DOCUMENT EXCERPT –
## start

So we find ourselves in a bind. Heirs to an educational settlement the envy of Catholic communities across the globe, yet restless at the strains and trade-offs this collaboration engenders, many have become increasingly uncertain of whether we ought to accept the compromises necessary to uphold the status-quo. Operating in a world of rapidly changing social mores, the State is seen as anything from an unreliable partner to a hostile force from one perspective, to the only thing keeping our educational offer alive from another.
Which means it might be as prudent to question whether it is us who have become unreliable partners for the State, rather than the other way round. A changing demographic within our churches now wants different things from its Catholic schools; a younger group of Catholics in particular, who have actively chosen the counter-cultural life of faith, want their schools to do the same – and they do not feel the same tribal loyalty to their parish schools that marked out their parents or grandparents before them. It is the irony of our times that the greatest challenge to the current mission in our schools in partnership with the State may come not from hostile external forces, but from faithful, good-hearted Catholics.
As such, we stand caught in the middle, mediating the excesses of both poles of this debate, though with each seeming to offer the same ultimatum: to reconsider our whole endeavour, or to abandon it entirely.
And yet there must be reason for hope. Not a hope founded in finding new ways to accommodate uncomfortable realities, nor a hope that possible future demographic shifts might spring up and keep the project afloat just a few years more, but hope flowing from the abandonment of ourselves to the mercy and wisdom of the God who knows what He wishes for His people.
We seem to have lost a language to articulate this hope, with focus often dominated by the instinct to preserve an historic settlement from a time that is not the one which we currently inhabit. As such, we are still searching for a new way of seeing in this changed world, one to help us approach our challenges anew, giving us a lens with which to understand our trials and to formulate faithful, measured responses in light of them. And sitting behind all this, the tangible sense that now, as much as at any time in recent history, the wider culture is blindly grasping for what only we can provide; the practical realities we face are complex, but now is surely not the time to leave the field.
We wish to explore the concept of communio as a fruitful avenue to engage in this work. Through it, we wish to discern where our understanding of the mission of the Church in education can draw its lines, and how this can better help us approach the challenges we face, a language to steer the middle course between despair and reaction. Pope Benedict XVI once described a Church that ‘arises and exists through the Lord communicating himself to people, entering into communion with them, and so bringing them to communion with one another.’ This conference aims to explore how the principles of communio can shape our understanding of the mission at school, parish, diocesan and national level, and provide us with a way of seeing that helps us as we enter, with hope, into the challenges that it is the grace of our generation to endure.

## end

DATA –
## start

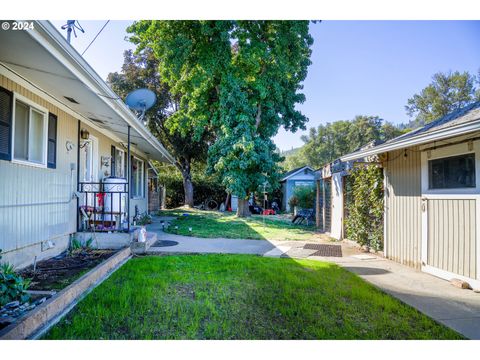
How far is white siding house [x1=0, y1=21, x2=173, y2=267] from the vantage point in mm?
3414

## end

CHALLENGES –
a: List the levels at which the passage on Catholic schools says the conference aims to explore how the principles of communio can shape our understanding of the mission.
b: Repeat the part of the passage on Catholic schools starting with "So we find ourselves" and going on through "alive from another.".
c: According to the passage on Catholic schools, what do younger Catholics not feel toward their parish schools that their parents or grandparents did?

EXPECTED ANSWERS –
a: School, parish, diocesan, national

b:
So we find ourselves in a bind. Heirs to an educational settlement the envy of Catholic communities across the globe, yet restless at the strains and trade-offs this collaboration engenders, many have become increasingly uncertain of whether we ought to accept the compromises necessary to uphold the status-quo. Operating in a world of rapidly changing social mores, the State is seen as anything from an unreliable partner to a hostile force from one perspective, to the only thing keeping our educational offer alive from another.

c: The same tribal loyalty.